[Transcribed page contents]

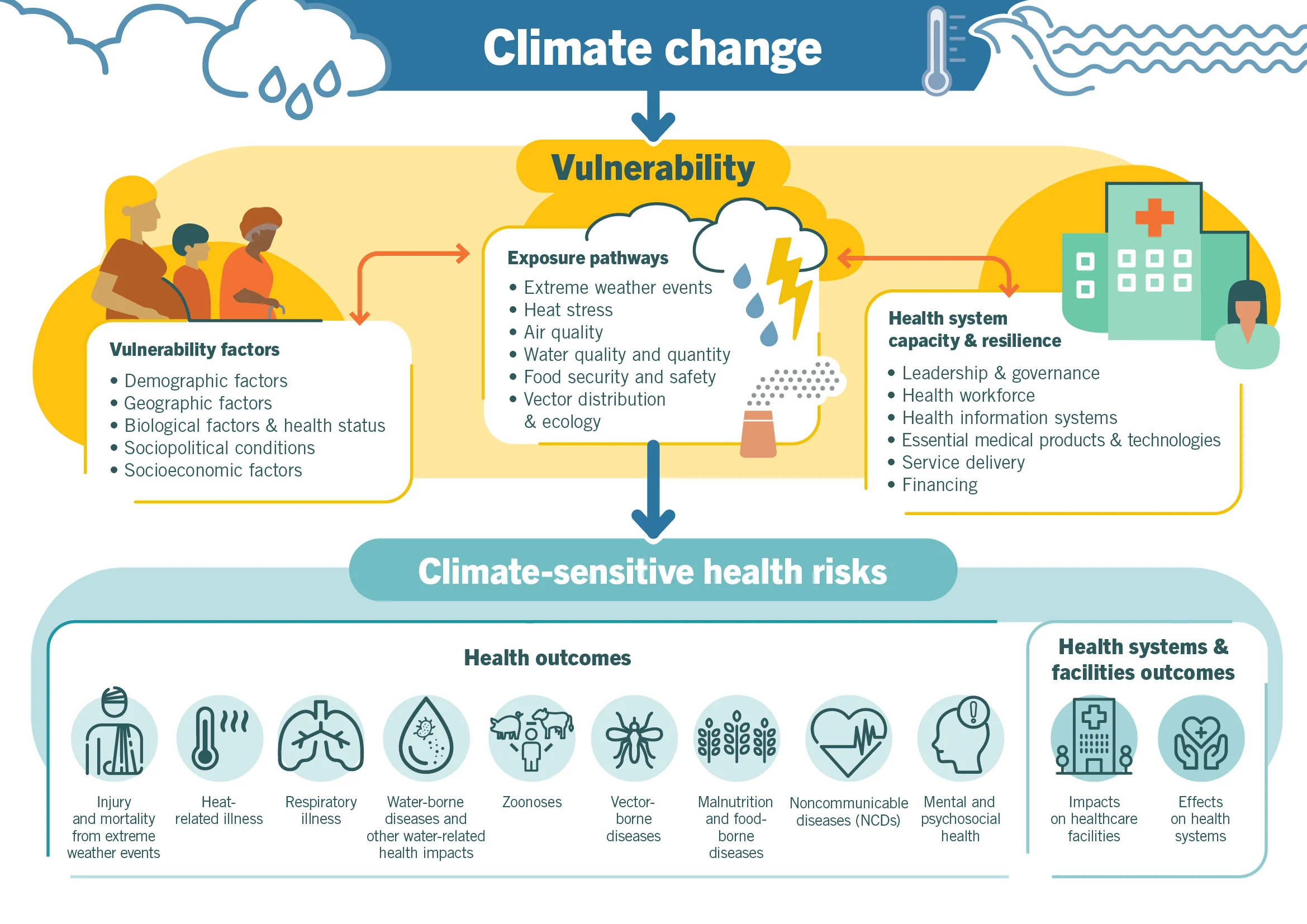 Climate change

Vulnerability

Vulnerability factors
• Demographic factors
• Geographic factors
• Biological factors & health status
• Sociopolitical conditions
• Socioeconomic factors

Exposure pathways
• Extreme weather events
• Heat stress
• Air quality
• Water quality and quantity
• Food security and safety
• Vector distribution & ecology

Health system capacity & resilience
• Leadership & governance
• Health workforce
• Health information systems
• Essential medical products & technologies
• Service delivery
• Financing

Climate-sensitive health risks

Health outcomes

Injury and mortality from extreme weather events

Heat-related illness

Respiratory illness

Water-borne diseases and other water-related health impacts

Zoonoses

Vector-borne diseases

Malnutrition and food-borne diseases

Noncommunicable diseases (NCDs)

Mental and psychosocial health

Health systems & facilities outcomes

Impacts on healthcare facilities

Effects on health systems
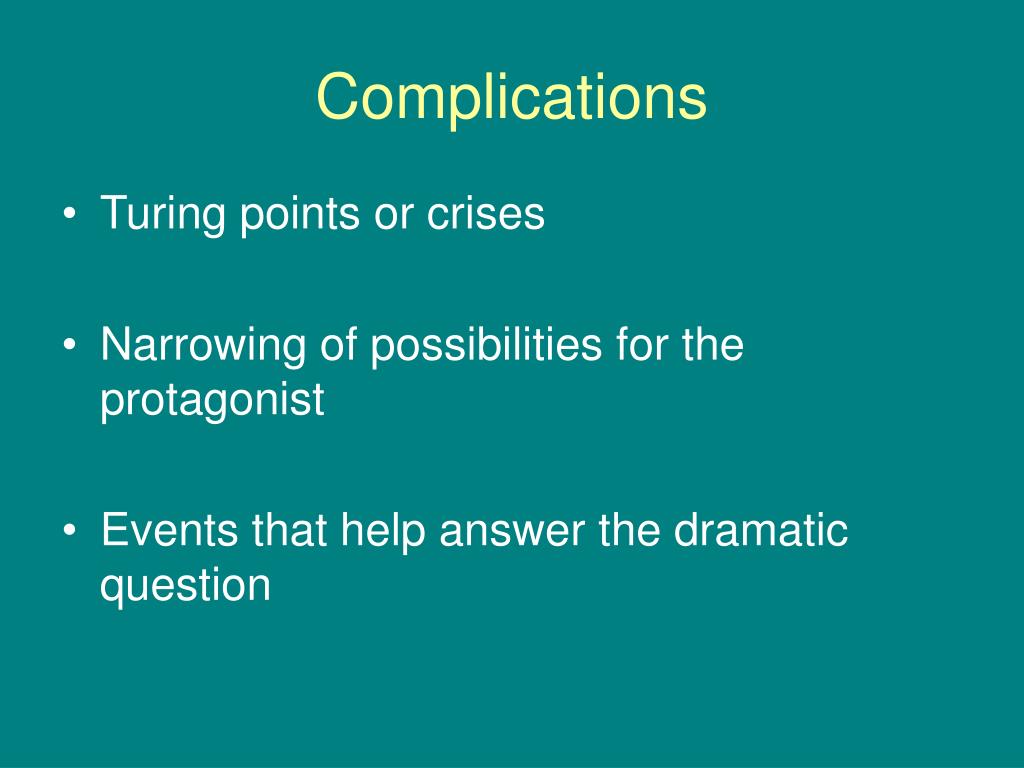 Complications

• Turing points or crises

• Narrowing of possibilities for the protagonist

• Events that help answer the dramatic question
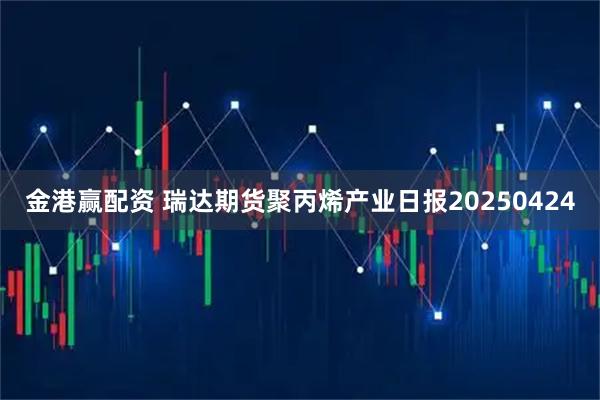 金港赢配资 瑞达期货聚丙烯产业日报20250424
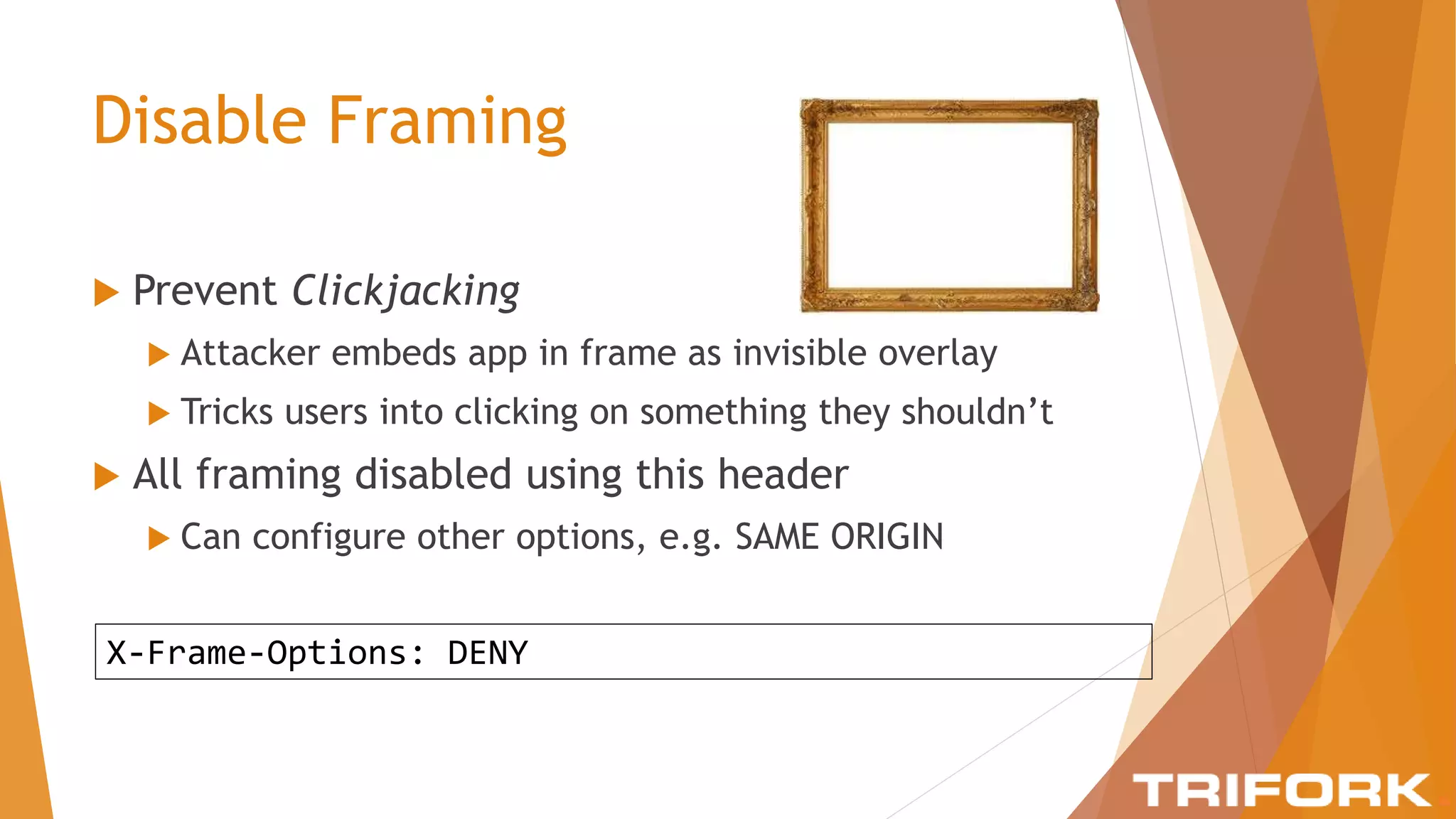 Disable Framing

Prevent Clickjacking

Attacker embeds app in frame as invisible overlay

Tricks users into clicking on something they shouldn’t

All framing disabled using this header

Can configure other options, e.g. SAME ORIGIN

X-Frame-Options: DENY

TRIFORK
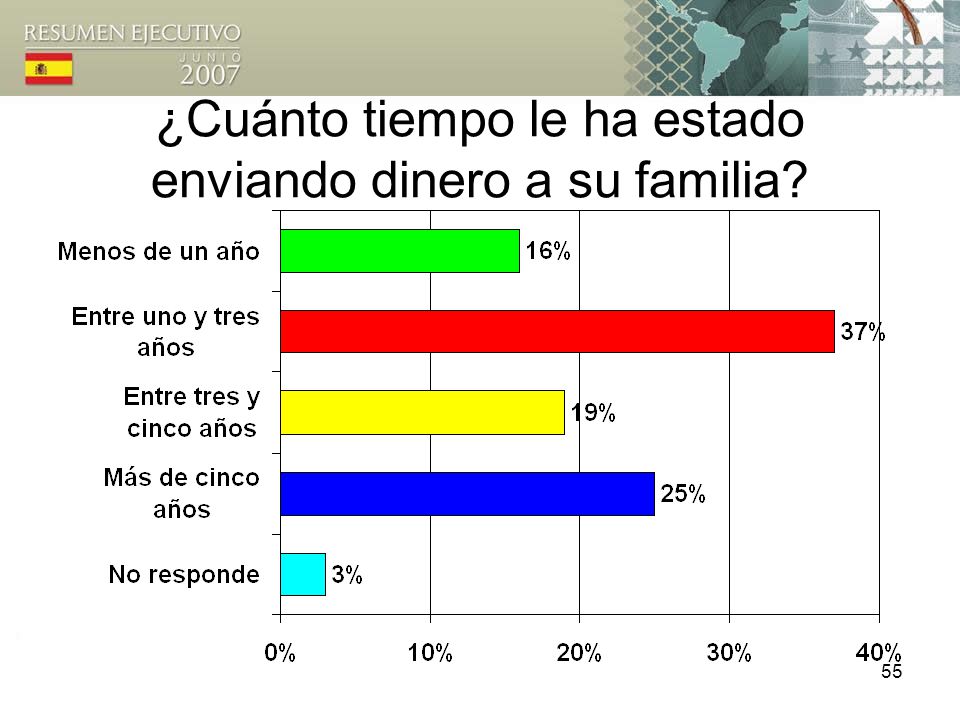 RESUMEN EJECUTIVO
JUNIO
2007

¿Cuánto tiempo le ha estado enviando dinero a su familia?

Menos de un año 16%
Entre uno y tres años 37%
Entre tres y cinco años 19%
Más de cinco años 25%
No responde 3%

0% 10% 20% 30% 40%

55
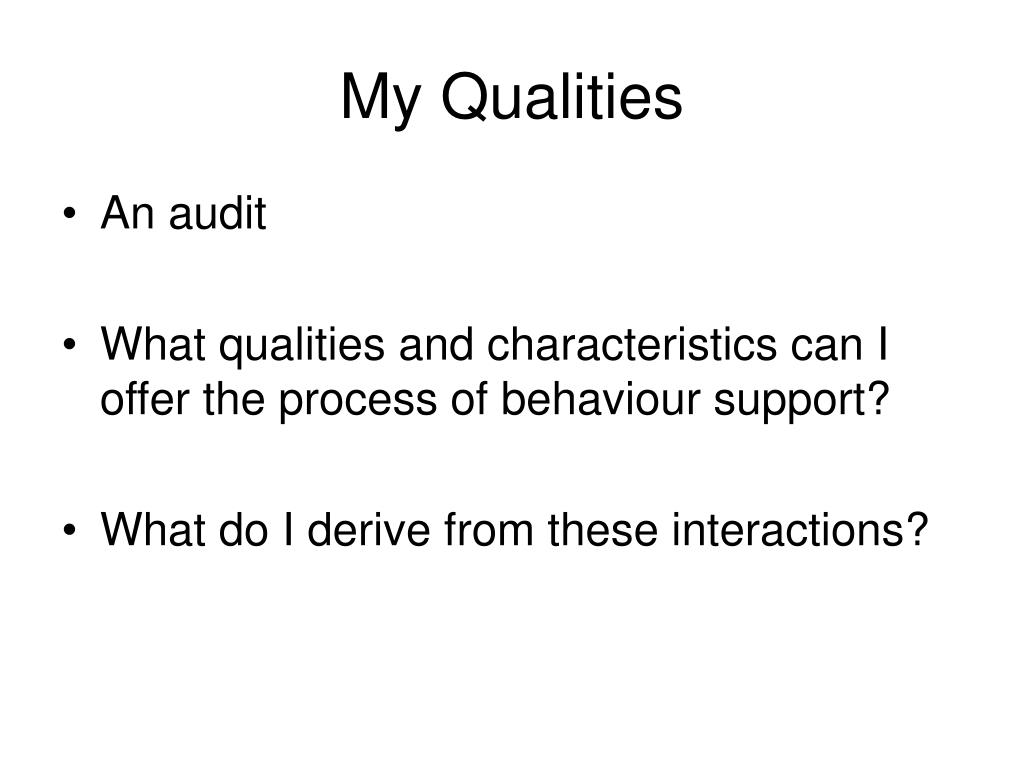 My Qualities

• An audit

• What qualities and characteristics can I offer the process of behaviour support?

• What do I derive from these interactions?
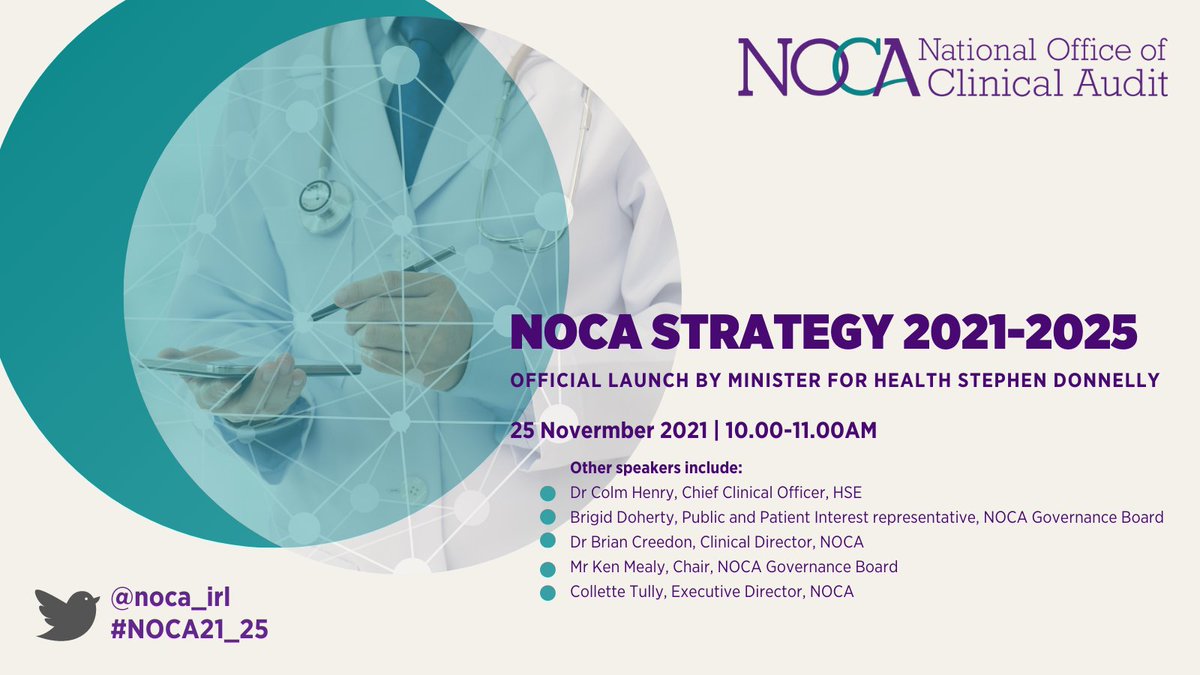 NOCA National Office of Clinical Audit

NOCA STRATEGY 2021-2025

OFFICIAL LAUNCH BY MINISTER FOR HEALTH STEPHEN DONNELLY

25 Novermber 2021 | 10.00-11.00AM

Other speakers include:

Dr Colm Henry, Chief Clinical Officer, HSE

Brigid Doherty, Public and Patient Interest representative, NOCA Governance Board

Dr Brian Creedon, Clinical Director, NOCA

Mr Ken Mealy, Chair, NOCA Governance Board

Collette Tully, Executive Director, NOCA

@noca_irl
#NOCA21_25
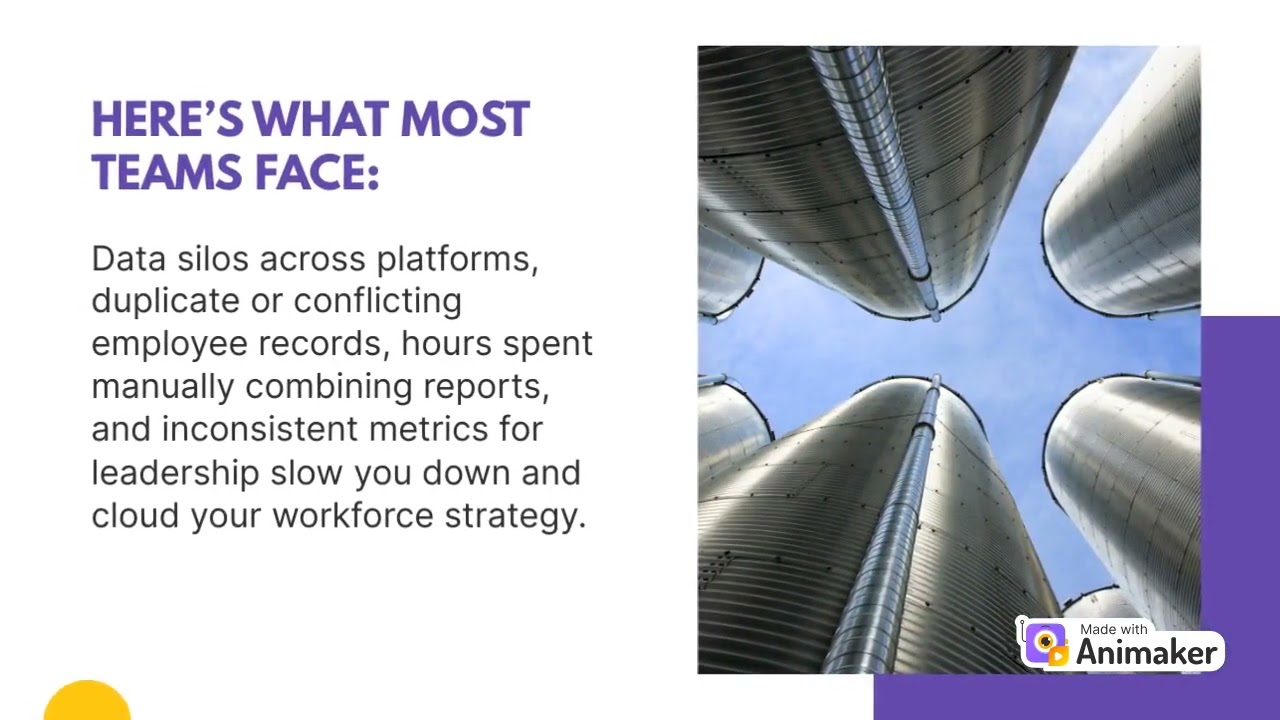 HERE'S WHAT MOST TEAMS FACE:

Data silos across platforms, duplicate or conflicting employee records, hours spent manually combining reports, and inconsistent metrics for leadership slow you down and cloud your workforce strategy.

Made with
Animaker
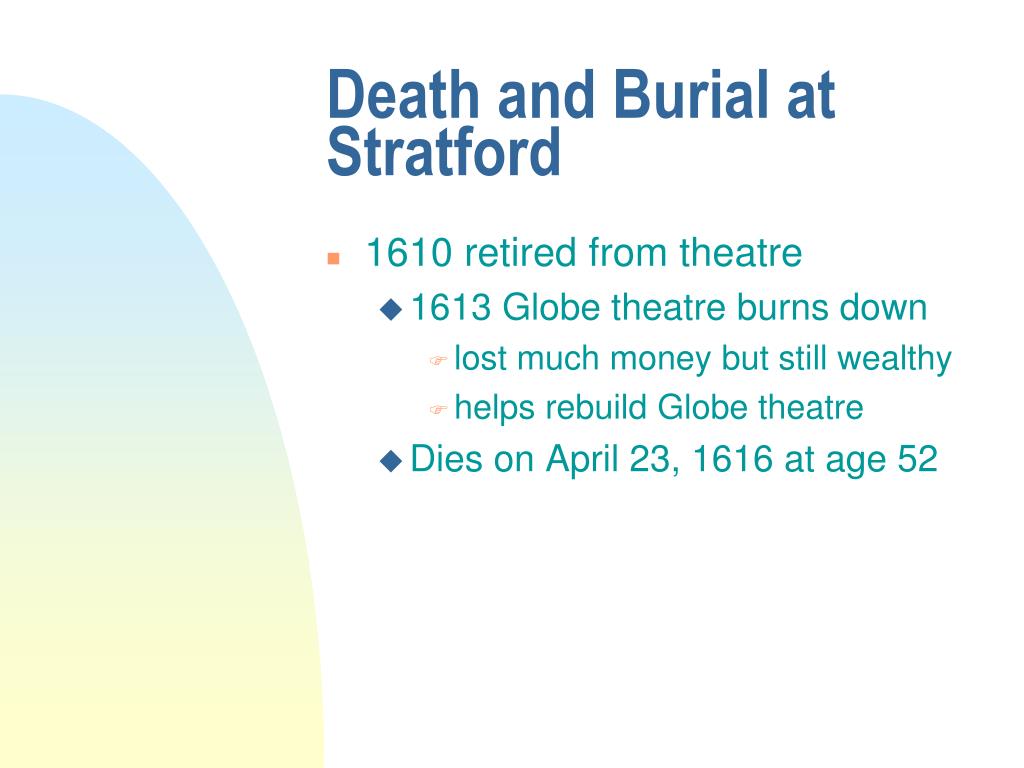 Death and Burial at Stratford

- 1610 retired from theatre
  - 1613 Globe theatre burns down
    - lost much money but still wealthy
    - helps rebuild Globe theatre
  - Dies on April 23, 1616 at age 52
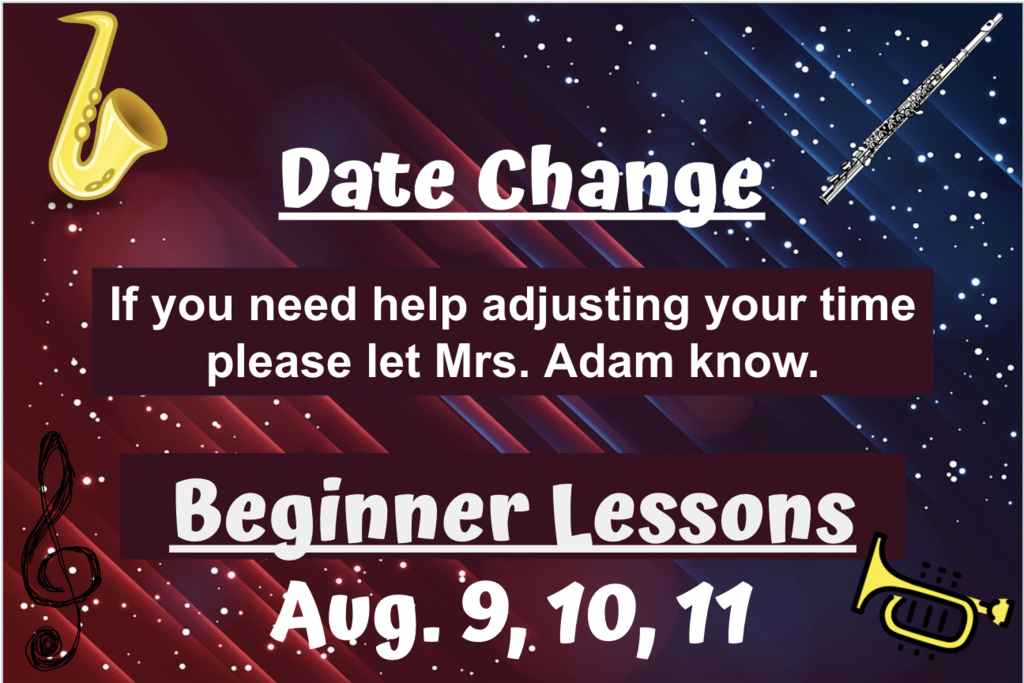 Date Change

If you need help adjusting your time please let Mrs. Adam know.

Beginner Lessons

Aug. 9, 10, 11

> _Required action_:
Write out the data above precisely. Pictures stay out.

> _Answer to the problem_:
 Climate change

Vulnerability

Vulnerability factors
• Demographic factors
• Geographic factors
• Biological factors & health status
• Sociopolitical conditions
• Socioeconomic factors

Exposure pathways
• Extreme weather events
• Heat stress
• Air quality
• Water quality and quantity
• Food security and safety
• Vector distribution & ecology

Health system capacity & resilience
• Leadership & governance
• Health workforce
• Health information systems
• Essential medical products & technologies
• Service delivery
• Financing

Climate-sensitive health risks

Health outcomes

Injury and mortality from extreme weather events

Heat-related illness

Respiratory illness

Water-borne diseases and other water-related health impacts

Zoonoses

Vector-borne diseases

Malnutrition and food-borne diseases

Noncommunicable diseases (NCDs)

Mental and psychosocial health

Health systems & facilities outcomes

Impacts on healthcare facilities

Effects on health systems
 Complications

• Turing points or crises

• Narrowing of possibilities for the protagonist

• Events that help answer the dramatic question
 金港赢配资 瑞达期货聚丙烯产业日报20250424
 Disable Framing

Prevent Clickjacking

Attacker embeds app in frame as invisible overlay

Tricks users into clicking on something they shouldn’t

All framing disabled using this header

Can configure other options, e.g. SAME ORIGIN

X-Frame-Options: DENY

TRIFORK
 RESUMEN EJECUTIVO
JUNIO
2007

¿Cuánto tiempo le ha estado enviando dinero a su familia?

Menos de un año 16%
Entre uno y tres años 37%
Entre tres y cinco años 19%
Más de cinco años 25%
No responde 3%

0% 10% 20% 30% 40%

55
 My Qualities

• An audit

• What qualities and characteristics can I offer the process of behaviour support?

• What do I derive from these interactions?
 NOCA National Office of Clinical Audit

NOCA STRATEGY 2021-2025

OFFICIAL LAUNCH BY MINISTER FOR HEALTH STEPHEN DONNELLY

25 Novermber 2021 | 10.00-11.00AM

Other speakers include:

Dr Colm Henry, Chief Clinical Officer, HSE

Brigid Doherty, Public and Patient Interest representative, NOCA Governance Board

Dr Brian Creedon, Clinical Director, NOCA

Mr Ken Mealy, Chair, NOCA Governance Board

Collette Tully, Executive Director, NOCA

@noca_irl
#NOCA21_25
 HERE'S WHAT MOST TEAMS FACE:

Data silos across platforms, duplicate or conflicting employee records, hours spent manually combining reports, and inconsistent metrics for leadership slow you down and cloud your workforce strategy.

Made with
Animaker
 Death and Burial at Stratford

- 1610 retired from theatre
  - 1613 Globe theatre burns down
    - lost much money but still wealthy
    - helps rebuild Globe theatre
  - Dies on April 23, 1616 at age 52
 Date Change

If you need help adjusting your time please let Mrs. Adam know.

Beginner Lessons

Aug. 9, 10, 11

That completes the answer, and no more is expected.